Nereus’un diğer kızları da denizin derinliklerinde yaşayan güzelliklerdi. Denizlerdeki değişik canlıların tanrıçası olarak kabul edilirlerdi. Her biri farklı bir denizin veya bölgenin koruyucu ruhu olarak da onurlandırılırdı. Kardeşleriyle birlikte yaşadığı bir tuzlu su sarayı vardı ve hepsinin güzel sesleriyle tanınırlardı.
Denizlerin yaşlı adamı Nereus, çocukları ve torunlarıyla birlikte hayatını denizin sağladığı zenginliklerle sürdürürdü. Balıklar ve diğer canlılar sayesinde bereketli bir hayatları vardı ve tüm denizlerde otoriteleriydi. Nereus, karısı Doris ve kızları ile mutlu ve huzurlu bir hayat sürdürür, denizlerin huzur ve düzeni için çaba gösterirdi. Onların yokluğunda denizler huzursuz olurdu ve fırtınalar kopar, dalgalar yükselirdi.

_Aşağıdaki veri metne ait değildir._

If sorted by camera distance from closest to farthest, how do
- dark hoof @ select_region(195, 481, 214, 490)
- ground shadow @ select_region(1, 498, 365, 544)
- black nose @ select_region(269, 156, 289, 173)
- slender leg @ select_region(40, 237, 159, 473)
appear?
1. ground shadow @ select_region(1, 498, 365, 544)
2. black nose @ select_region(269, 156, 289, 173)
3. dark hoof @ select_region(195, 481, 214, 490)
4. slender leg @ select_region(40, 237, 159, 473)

Ancak Nereus’un ailesi, denizin dengesini sağlayarak dünyanın diğer bölgelerinde de güvenli seyahatlerin yapılmasını sağlardı. Denizlerin yaşlı adamı ve balıkların efendisi Nereus ile karısı Doris, denizlerin kudretli tanrıları arasında haklı bir saygıya sahipti.
Modern Etki
Daha sonraki Yunan mitolojisinde Amphitrite adı denizle eşanlamlı hale geldi. Hem ABD hem de İngiliz Kraliyet Donanması’ndaki birçok gemiye onun adı verildi.
Barok sanatçı Nicole Poussin’in 1604 yılında tamamladığı tabloya Amphitrite’nin Zaferi adı veriliyor ve onun evlilik töreni anlatılıyor. Philadelphia Sanat Müzesi’nde sergileniyor. Jacques Prou’nun Paris’teki Louvre’da bulunan bir heykeli de dahil olmak üzere, Amphitrite’nin dünya çapındaki imajını tasvir eden çok sayıda paha biçilmez sanat eseri bulunmaktadır. Orada, kendine özgü yengeç pençesi tacını takarken bir yunusla birlikte uzanıyor.
Üstümüzdeki tanrıçayı yıldızlarda da bulabiliriz. Büyük Asteroid 29 Amphitrite, Koç takımyıldızı içerisinde yer alır.
Onu nerede bulursak bulalım, Amphitrite denizlerde yaşayan hem gerçek hem de mitolojik harika ve gizemli yaratıkların hatırlatıcısıdır.